Dataset ▸

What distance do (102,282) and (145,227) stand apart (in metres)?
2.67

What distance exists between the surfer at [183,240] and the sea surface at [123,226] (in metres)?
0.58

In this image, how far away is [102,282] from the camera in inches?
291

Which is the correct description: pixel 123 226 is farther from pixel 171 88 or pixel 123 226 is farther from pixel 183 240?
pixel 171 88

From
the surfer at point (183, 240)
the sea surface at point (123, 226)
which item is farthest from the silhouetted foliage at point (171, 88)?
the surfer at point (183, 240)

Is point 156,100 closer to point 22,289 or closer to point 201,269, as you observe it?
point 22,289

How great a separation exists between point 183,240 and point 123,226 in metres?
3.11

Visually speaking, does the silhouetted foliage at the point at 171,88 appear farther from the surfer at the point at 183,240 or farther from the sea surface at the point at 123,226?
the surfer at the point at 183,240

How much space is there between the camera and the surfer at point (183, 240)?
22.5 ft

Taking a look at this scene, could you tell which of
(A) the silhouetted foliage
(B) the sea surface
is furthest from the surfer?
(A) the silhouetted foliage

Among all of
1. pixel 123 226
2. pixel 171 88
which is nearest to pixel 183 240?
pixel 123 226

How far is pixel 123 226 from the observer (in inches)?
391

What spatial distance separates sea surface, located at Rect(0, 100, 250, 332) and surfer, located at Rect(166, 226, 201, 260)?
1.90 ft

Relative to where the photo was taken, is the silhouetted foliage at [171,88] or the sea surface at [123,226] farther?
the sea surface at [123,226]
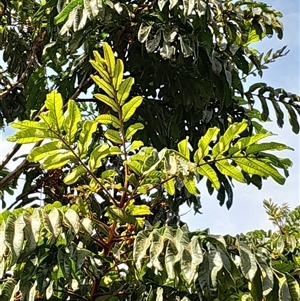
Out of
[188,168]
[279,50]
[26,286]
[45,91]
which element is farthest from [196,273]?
[279,50]

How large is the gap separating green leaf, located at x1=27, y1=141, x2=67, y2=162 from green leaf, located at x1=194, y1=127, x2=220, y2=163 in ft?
0.86

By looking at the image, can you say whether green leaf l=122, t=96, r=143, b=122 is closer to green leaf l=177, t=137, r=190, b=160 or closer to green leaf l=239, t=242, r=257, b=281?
green leaf l=177, t=137, r=190, b=160

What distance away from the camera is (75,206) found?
3.62ft

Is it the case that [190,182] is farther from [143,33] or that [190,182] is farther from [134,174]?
[143,33]

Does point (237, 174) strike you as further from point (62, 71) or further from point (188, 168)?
point (62, 71)

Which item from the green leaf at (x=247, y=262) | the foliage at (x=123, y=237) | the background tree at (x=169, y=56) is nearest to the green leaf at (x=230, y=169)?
the foliage at (x=123, y=237)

Problem to solve ▸
Rewrite every one of the rows above with "camera" renamed to "photographer" and all other text unchanged, omitting the pictures from your response.

Result for this exercise ▸
What distance do (102,282) and (145,227) stand apart (in metres)?
2.67

What distance exists between the surfer at [183,240] and the sea surface at [123,226] (in metres)?
0.58

In this image, how far away is [102,282] from the photographer in inches?
291

Which is the correct description: pixel 123 226 is farther from pixel 171 88 or pixel 123 226 is farther from pixel 183 240?
pixel 171 88

From
the surfer at point (183, 240)
the sea surface at point (123, 226)
which item is farthest from the silhouetted foliage at point (171, 88)?
the surfer at point (183, 240)

Is point 156,100 closer to point 22,289 or closer to point 201,269, as you observe it?
point 22,289

How great a separation exists between point 183,240 and point 123,226 in metres?
3.11

Visually speaking, does the silhouetted foliage at the point at 171,88 appear farther from the surfer at the point at 183,240 or farther from the sea surface at the point at 123,226?
the surfer at the point at 183,240

How much space is there between the photographer and the surfer at point (183, 240)?
22.5 ft

Taking a look at this scene, could you tell which of
(A) the silhouetted foliage
(B) the sea surface
is furthest from the surfer?
(A) the silhouetted foliage

Among all of
1. pixel 123 226
2. pixel 171 88
which is nearest to pixel 183 240?
pixel 123 226

How far is pixel 123 226 from the observer (in inches)?
391

What spatial distance separates sea surface, located at Rect(0, 100, 250, 332) and surfer, located at Rect(166, 226, 201, 260)?
1.90 ft

Relative to where the photo was taken, is the silhouetted foliage at [171,88] or the sea surface at [123,226] farther?
the sea surface at [123,226]
Out of
[188,168]
[279,50]
[26,286]
[45,91]
which element is farthest from [196,273]?
[279,50]

How large is the gap separating green leaf, located at x1=27, y1=141, x2=67, y2=162 from green leaf, located at x1=194, y1=127, x2=220, y2=163 in ft?
0.86

By looking at the image, can you say whether green leaf l=122, t=96, r=143, b=122 is closer to green leaf l=177, t=137, r=190, b=160 or closer to green leaf l=239, t=242, r=257, b=281?
green leaf l=177, t=137, r=190, b=160

What distance away from the photographer is (75,206) found?
3.62ft

Is it the case that [190,182] is farther from [143,33] or that [190,182] is farther from [134,174]?
[143,33]

Does point (237, 174) strike you as further from point (62, 71) or further from point (188, 168)?
point (62, 71)

Which item from the green leaf at (x=247, y=262) | the foliage at (x=123, y=237) | the background tree at (x=169, y=56) is nearest to the green leaf at (x=230, y=169)?
the foliage at (x=123, y=237)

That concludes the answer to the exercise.